If you don't want to make the Roasted Balsamic Peppers and Onions, you could saute the peppers and onions in the skillet before adding the mushrooms and kale. I just find the sweetness of the roasting process to be to die for. It really brings everything together. I boiled the kale a bit to help break it down a bit, but in the finished lasagna it still maintains a hearty bite (not soggy). As for the tomato sauce, I used Newman's Own Organic Tomato and Basil sauce (my go to sauce). If you prefer to make this a vegan lasagna, just omit the cottage cheese and cheese topping - the flavor from the veggies is more than enough. 



Super Veg Lasagna


Cook Time: 40 minutes
Prep Time: < 10 minutes
Serves: 4 


Ingredients:

  • Roasted Balsamic Peppers and Onions (whole recipe)
  • 1 lb of organic kale, stem removed and chopped into bite sized pieces
  • 1 tsp of olive oil 
  • 3 cloves of garlic, minced
  • 1/2 lb of cremini mushrooms, wiped clean and sliced 
  • salt and pepper to taste
  • 1/2 a jar of organic tomato sauce
  • 8 sheets of no boil lasagna noodles
  • 1 cup of cottage cheese 
  • 1/2 cup of fresh mozzarella, grated
  • 1/4 cup of Parmigiano, grated
  • 1 tsp of Italian seasoning

Preheat the oven to 350F. Prep an 8x8 baking dish with olive oil spray. 

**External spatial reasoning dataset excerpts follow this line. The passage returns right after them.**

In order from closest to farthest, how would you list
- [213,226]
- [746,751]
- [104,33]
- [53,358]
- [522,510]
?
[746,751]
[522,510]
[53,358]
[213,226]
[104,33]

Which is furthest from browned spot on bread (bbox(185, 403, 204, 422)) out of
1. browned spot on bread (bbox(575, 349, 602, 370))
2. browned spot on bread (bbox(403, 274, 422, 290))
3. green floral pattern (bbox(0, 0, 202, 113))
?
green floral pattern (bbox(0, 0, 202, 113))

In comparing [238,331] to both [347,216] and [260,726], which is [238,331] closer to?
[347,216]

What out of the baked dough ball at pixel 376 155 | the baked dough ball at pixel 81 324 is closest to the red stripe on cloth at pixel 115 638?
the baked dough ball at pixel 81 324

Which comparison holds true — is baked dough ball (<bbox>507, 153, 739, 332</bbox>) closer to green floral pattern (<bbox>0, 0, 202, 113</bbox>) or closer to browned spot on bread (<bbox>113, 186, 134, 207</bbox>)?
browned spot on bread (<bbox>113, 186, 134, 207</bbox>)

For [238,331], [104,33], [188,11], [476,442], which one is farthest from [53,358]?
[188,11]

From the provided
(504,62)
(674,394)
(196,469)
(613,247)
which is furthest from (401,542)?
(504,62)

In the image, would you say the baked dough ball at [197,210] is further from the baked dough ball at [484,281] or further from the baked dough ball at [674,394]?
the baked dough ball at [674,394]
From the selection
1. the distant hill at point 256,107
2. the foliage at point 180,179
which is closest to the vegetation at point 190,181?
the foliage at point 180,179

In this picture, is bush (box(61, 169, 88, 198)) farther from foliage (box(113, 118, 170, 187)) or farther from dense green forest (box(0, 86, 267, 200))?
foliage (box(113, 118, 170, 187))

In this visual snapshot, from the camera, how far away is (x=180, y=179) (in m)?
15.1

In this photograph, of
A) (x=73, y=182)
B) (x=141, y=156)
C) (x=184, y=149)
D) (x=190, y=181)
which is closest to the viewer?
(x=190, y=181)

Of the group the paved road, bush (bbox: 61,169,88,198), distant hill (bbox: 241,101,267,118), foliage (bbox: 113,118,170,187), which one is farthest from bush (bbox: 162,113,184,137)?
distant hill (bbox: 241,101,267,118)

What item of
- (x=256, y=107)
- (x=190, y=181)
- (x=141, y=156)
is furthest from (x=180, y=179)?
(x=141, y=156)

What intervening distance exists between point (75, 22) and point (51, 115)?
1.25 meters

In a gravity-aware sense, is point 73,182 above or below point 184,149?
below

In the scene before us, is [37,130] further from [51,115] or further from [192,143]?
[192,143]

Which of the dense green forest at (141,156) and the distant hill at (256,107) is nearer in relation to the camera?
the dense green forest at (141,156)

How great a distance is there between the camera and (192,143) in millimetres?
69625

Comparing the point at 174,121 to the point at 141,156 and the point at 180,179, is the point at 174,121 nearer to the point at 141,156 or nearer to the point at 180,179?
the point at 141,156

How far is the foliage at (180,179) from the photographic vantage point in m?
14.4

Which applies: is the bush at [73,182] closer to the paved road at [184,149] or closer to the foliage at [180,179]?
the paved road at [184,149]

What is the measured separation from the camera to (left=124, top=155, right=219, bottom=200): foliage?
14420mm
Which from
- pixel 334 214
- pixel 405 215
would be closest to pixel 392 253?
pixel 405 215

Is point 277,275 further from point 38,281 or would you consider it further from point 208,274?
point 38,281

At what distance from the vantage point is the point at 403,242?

Bring a large pot of salted water to a boil. Add the chopped kale and swirl around. Let it cook for about 4 minutes or so. Drain the kale and set aside.


Heat the oil in a large skillet over medium high heat. Add the garlic, mushrooms and kale. Season with salt and pepper. Saute for about 5 minutes. Set aside. 




Now it is time to assemble! Spread about 1/3 cup of tomato sauce on the surface of the baking dish. Then top with 2 lasagna noodles. Top the lasagna noodles with 1/2 of the kale mixture and 1/2 of the peppers and onions mixture. Place another 2 noodles on top of that. Spread 1 cup of cottage cheese and 2/3 cup of tomato sauces over the noodles. Top again with another 2 noodles. Spread the remaining kale and pepper/onion mixture over the noodles. Top with 2 more noodles. Spread 1/2-2/3cup of tomato sauce over the top (enough to cover the entire surface). 


Sprinkle the cheese on top of the sauce evenly. Sprinkle the top with the Italian seasoning.


Transfer the dish into the oven and bake for 30 minutes. 


Remove from the oven and let it rest for about 5 minutes. Cut into 4 pieces and serve.